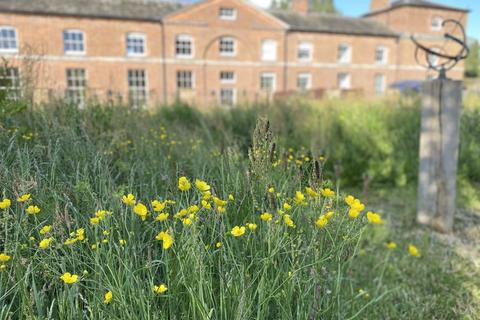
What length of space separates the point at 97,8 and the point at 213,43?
783cm

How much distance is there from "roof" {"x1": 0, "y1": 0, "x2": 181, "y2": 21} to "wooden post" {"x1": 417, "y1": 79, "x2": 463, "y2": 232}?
77.9ft

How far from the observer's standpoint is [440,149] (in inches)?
151

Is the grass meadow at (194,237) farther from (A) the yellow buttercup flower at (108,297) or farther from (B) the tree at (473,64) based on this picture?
(B) the tree at (473,64)

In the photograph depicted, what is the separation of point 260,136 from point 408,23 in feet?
119

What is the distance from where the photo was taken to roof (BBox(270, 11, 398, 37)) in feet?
94.8

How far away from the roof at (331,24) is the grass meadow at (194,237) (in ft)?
88.6

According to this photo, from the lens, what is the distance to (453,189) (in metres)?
3.85

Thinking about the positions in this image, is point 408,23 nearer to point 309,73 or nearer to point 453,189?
point 309,73

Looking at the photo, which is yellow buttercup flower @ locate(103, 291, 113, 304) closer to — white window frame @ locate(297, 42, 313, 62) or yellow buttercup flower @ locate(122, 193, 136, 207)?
yellow buttercup flower @ locate(122, 193, 136, 207)

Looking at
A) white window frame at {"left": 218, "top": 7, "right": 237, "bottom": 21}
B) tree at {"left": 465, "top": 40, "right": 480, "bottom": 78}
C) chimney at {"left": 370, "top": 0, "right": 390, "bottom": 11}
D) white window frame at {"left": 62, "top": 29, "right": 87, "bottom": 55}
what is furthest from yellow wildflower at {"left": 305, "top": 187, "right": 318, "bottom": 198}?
tree at {"left": 465, "top": 40, "right": 480, "bottom": 78}

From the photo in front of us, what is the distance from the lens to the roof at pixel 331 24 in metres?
28.9

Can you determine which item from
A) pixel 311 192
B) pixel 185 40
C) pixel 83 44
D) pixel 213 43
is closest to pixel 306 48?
pixel 213 43

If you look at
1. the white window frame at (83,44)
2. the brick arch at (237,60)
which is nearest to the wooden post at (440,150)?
the brick arch at (237,60)

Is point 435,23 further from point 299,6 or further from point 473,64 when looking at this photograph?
point 473,64
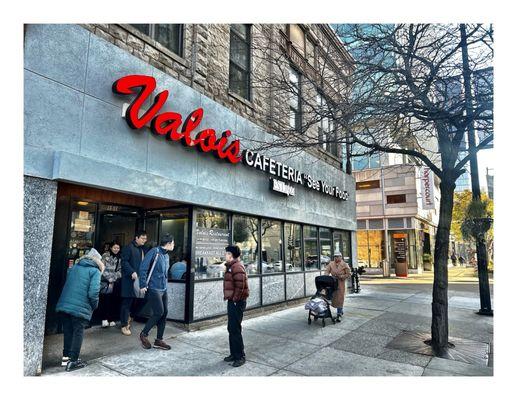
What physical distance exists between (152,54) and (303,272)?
783 centimetres

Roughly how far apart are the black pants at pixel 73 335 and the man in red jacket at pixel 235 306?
6.83ft

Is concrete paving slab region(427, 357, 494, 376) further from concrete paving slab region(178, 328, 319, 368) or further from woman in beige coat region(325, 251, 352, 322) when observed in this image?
woman in beige coat region(325, 251, 352, 322)

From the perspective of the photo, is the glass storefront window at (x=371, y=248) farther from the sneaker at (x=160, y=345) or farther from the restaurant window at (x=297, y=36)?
the sneaker at (x=160, y=345)

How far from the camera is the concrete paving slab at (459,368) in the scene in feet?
16.9

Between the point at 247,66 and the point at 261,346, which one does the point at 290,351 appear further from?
the point at 247,66

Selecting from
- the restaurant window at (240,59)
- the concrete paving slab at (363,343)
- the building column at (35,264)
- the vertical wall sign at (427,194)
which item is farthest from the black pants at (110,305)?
the vertical wall sign at (427,194)

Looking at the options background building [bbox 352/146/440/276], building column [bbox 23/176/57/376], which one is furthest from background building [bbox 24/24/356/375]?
background building [bbox 352/146/440/276]

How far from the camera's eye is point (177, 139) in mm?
6934

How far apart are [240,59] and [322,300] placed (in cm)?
700

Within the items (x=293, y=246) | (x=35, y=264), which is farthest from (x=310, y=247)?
(x=35, y=264)

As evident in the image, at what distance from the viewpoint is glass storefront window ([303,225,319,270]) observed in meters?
11.8

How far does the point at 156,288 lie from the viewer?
594 centimetres

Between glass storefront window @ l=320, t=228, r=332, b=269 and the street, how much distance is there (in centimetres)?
391

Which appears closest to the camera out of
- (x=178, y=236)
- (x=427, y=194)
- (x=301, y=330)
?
(x=301, y=330)
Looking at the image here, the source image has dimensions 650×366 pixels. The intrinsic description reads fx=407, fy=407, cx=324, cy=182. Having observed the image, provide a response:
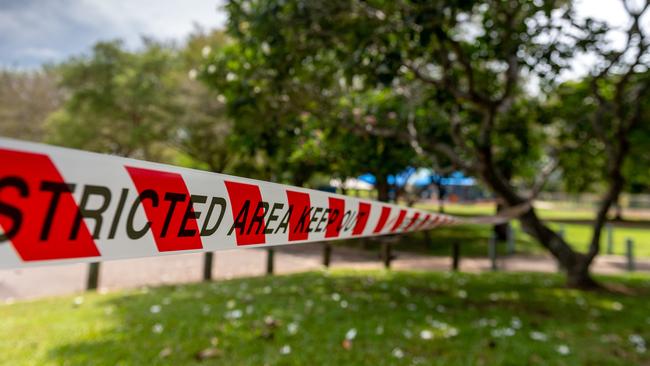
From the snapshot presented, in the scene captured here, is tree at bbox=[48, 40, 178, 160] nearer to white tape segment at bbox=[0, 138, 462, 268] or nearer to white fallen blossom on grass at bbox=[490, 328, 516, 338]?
white fallen blossom on grass at bbox=[490, 328, 516, 338]

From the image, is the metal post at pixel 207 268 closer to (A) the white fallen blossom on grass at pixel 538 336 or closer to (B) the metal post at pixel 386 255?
(B) the metal post at pixel 386 255

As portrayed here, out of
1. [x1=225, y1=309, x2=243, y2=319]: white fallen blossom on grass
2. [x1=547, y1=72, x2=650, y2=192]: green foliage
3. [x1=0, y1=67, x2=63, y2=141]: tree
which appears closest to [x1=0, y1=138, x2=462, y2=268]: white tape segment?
[x1=225, y1=309, x2=243, y2=319]: white fallen blossom on grass

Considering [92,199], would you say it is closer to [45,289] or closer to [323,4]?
[323,4]

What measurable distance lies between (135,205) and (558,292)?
7.85 m

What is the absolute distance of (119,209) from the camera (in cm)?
85

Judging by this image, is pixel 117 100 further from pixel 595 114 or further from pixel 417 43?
pixel 595 114

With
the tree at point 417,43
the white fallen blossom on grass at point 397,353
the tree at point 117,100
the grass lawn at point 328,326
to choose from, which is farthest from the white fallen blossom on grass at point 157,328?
the tree at point 117,100

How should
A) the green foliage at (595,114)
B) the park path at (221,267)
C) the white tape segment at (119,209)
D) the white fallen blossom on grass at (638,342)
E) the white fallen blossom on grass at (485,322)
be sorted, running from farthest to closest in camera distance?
the park path at (221,267), the green foliage at (595,114), the white fallen blossom on grass at (485,322), the white fallen blossom on grass at (638,342), the white tape segment at (119,209)

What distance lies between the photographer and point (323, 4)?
17.9 ft

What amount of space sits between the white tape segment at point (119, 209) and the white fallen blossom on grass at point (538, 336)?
4134mm

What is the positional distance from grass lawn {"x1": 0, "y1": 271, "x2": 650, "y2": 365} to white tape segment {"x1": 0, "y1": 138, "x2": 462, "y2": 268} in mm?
2738

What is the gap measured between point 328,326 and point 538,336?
230cm

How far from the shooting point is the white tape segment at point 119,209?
72cm

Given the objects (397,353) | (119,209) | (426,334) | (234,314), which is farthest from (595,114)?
(119,209)
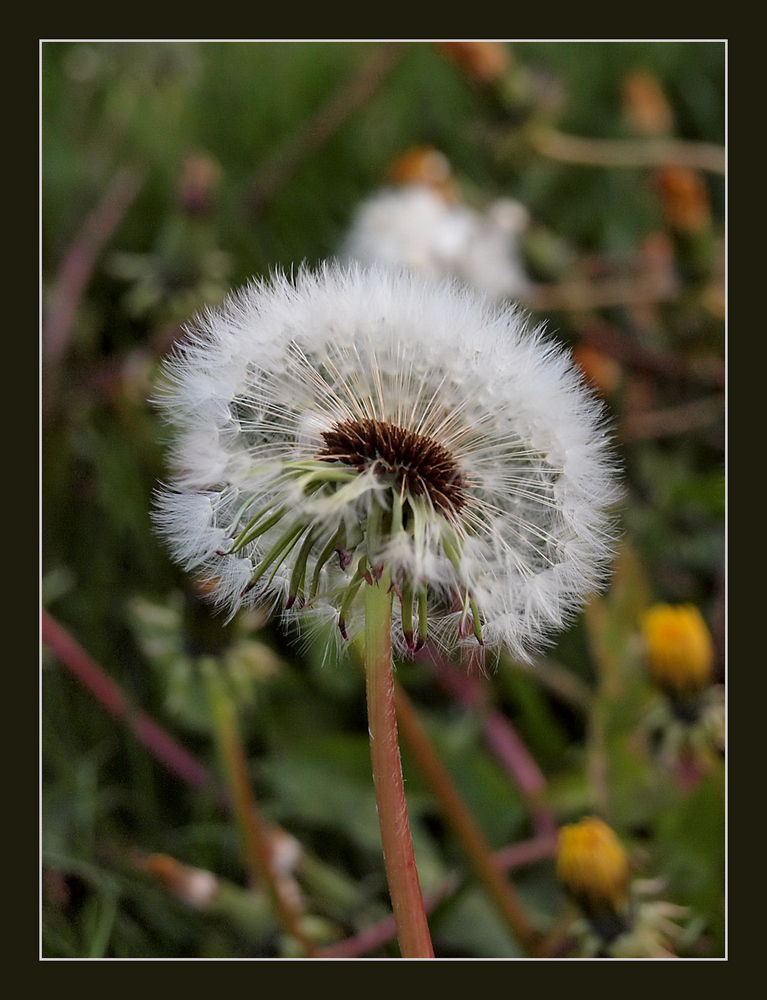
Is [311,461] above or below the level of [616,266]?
below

**GIVEN PROBLEM:** Copy everything from the line containing "What amount of" down to the last of the lines, requests included. Multiply each distance and coordinate in the answers by 0.35, round to whole numbers with halves going up, and leave out the pictures.

**EXERCISE RESULT:**
What amount of space sits between the white tape segment at point (119, 209) and the white fallen blossom on grass at point (538, 336)?
1447mm

What is the positional distance from grass lawn {"x1": 0, "y1": 271, "x2": 650, "y2": 365} to white tape segment {"x1": 0, "y1": 138, "x2": 462, "y2": 268} in mm?
958

What is the gap measured between point 328,326 and point 538,336?
81cm

How far from the shooting point is the white tape segment at point 119,209?
25cm

Given the objects (397,353) | (119,209) | (426,334) | (234,314), which is farthest from (595,114)?
(42,73)
Is [311,461] above or below the level of [616,266]?
below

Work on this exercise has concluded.